> [EXERCISE MATERIALS]:
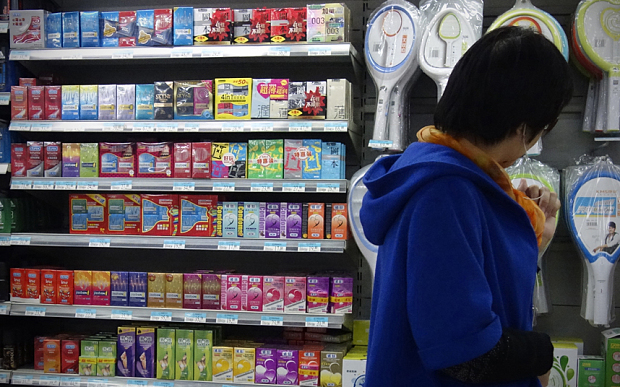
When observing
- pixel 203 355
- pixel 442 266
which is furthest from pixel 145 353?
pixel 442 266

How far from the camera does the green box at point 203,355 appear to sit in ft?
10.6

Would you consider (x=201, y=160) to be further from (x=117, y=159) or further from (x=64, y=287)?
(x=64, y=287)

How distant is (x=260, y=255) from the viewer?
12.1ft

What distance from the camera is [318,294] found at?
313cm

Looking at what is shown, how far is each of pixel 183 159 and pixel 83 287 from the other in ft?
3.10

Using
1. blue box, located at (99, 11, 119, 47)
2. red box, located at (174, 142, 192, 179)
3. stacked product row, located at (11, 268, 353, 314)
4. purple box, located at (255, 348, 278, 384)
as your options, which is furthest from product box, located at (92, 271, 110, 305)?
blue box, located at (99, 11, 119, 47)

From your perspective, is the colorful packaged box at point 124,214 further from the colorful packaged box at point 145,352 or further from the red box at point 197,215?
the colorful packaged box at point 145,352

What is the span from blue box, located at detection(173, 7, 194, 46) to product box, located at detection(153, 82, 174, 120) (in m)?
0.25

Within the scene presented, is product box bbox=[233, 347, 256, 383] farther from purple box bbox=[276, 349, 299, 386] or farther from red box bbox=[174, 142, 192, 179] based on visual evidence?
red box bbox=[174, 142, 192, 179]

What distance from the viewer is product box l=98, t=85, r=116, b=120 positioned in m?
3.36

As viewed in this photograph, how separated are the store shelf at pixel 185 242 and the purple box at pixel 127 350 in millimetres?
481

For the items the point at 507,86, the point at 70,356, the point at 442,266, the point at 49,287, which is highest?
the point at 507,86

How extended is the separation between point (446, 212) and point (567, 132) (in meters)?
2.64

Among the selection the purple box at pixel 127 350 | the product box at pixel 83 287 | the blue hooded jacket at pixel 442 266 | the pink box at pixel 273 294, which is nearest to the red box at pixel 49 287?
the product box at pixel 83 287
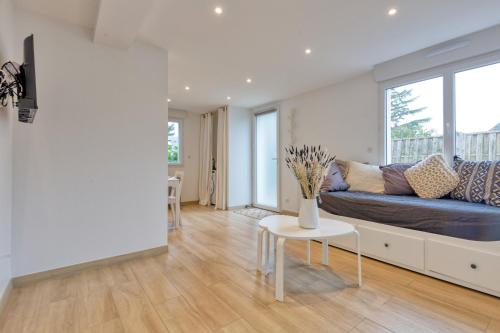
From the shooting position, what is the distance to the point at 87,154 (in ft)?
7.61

> [SHORT PROBLEM]:
Repeat word for word the material from the line containing "How extended is" through the end, including both ends, and leave the pictures out.

> [SOLUTION FOR THIS EXERCISE]:
How extended is the separation between point (446, 212) and point (567, 132) (in meters)?
2.64

Among the selection the purple box at pixel 127 350 | the product box at pixel 83 287 | the blue hooded jacket at pixel 442 266 | the pink box at pixel 273 294, which is nearest to the red box at pixel 49 287?
the product box at pixel 83 287
From the shooting position, what is the distance to the point at 87,154 (in ft)?
7.61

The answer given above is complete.